Little wonders of C++ (7)

C++ is transforming into a better language, that is even more powerful than before and much easier and robust to write.

Already six posts have been made, what could possible still be there? This issue will contain exciting known and probably unknown (or at least less used) features of the STL. The STL itself is already a C++ wonder. After all it contains very well performing code that is as flexible as it could be.

With the recent updates to the C++ language, most notably the C++11 version, we got additional functionality and performance boosts. Our programs have become more reliable and faster, due to the use of move constructors, shared pointers and iterators. Also the C++14 release brings even more features. With the upcoming versions we expect another set of highlights such as an improved standardized IO API.

This time we will exclusively focus on STL features. We discuss regular expressions, formatting with the STL, improved time options, as well as complex and rational numbers.

STL

The STL itself is quite remarkable. C++ was slowly gaining momentum, when the STL was released. This was kind of a killer argument for using C++. It is also a good point in favor of standard libraries in general, since such libraries not only give functionality, but also express a standard style and usage for a language.

Following a standardized way of writing code is always a good thing. It encourages exchange between programmers and makes communication easier. A standard library proposes a standard way. It tells authors how naming should look like and how APIs could be used.

The STL contains exclusively data structures. It offers a lot of typedefs to simplify usage. Why should we always use basic_string<char> if this is the solution we (nearly) always want to use? Therefore having a direct string offering is useful. On the other side it is really advantageous to be flexible and have a template instead of a fixed version. For all we know real characters are not fixed 8-bit, but up to 32-bit. If we want to use a certain encoding we better have a special kind of string variant. The STL does already offer this variant, by offering us a templated container. Why shouldn't we write our own string variant? Performance is key here, and creating a string type that matches the speed of the one offered by the STL is hard. One optimization is the stack placement of the contained data, if the string is shorter than a certain number of characters.

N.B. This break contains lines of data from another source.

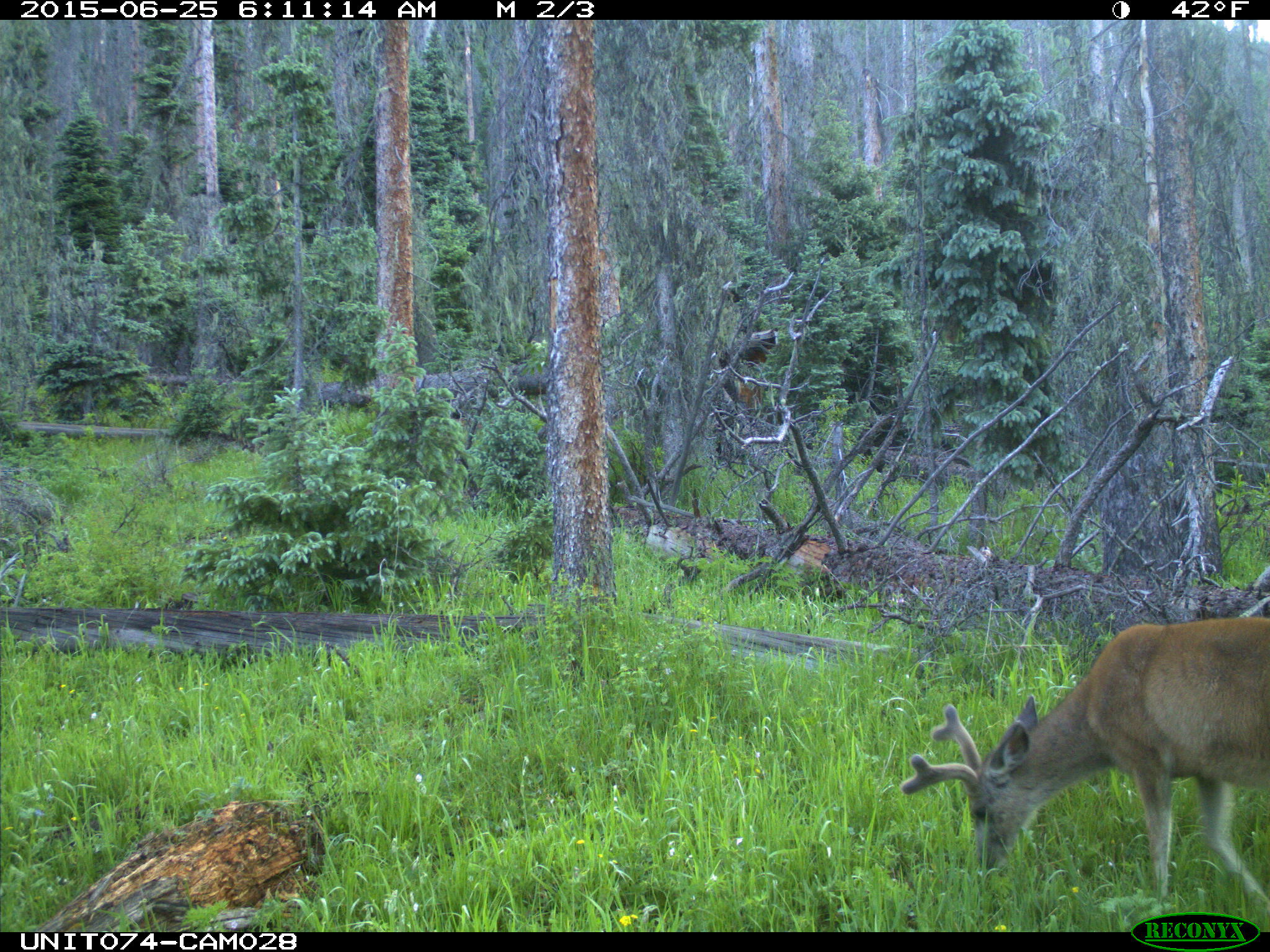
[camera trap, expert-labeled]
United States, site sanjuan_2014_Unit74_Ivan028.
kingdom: Animalia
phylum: Chordata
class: Mammalia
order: Artiodactyla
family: Cervidae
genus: Odocoileus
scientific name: Odocoileus hemionus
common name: mule deer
Odocoileus hemionus (mule deer).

There are many reasons why we want to use STL types. Are there reasons to avoid the STL variants? The only one I can think of (besides requiring a special API / structure or very special needs) is cross-compiler. Some compilers (on some platforms) may be delivered with a different STL - at least feature-wise. An example would be the Intel Compiler. It (still) does not offer a shared_ptr<T> type, even though the STL of C++11 standardizes it. However, even in such cases I would not exclude the STL variant.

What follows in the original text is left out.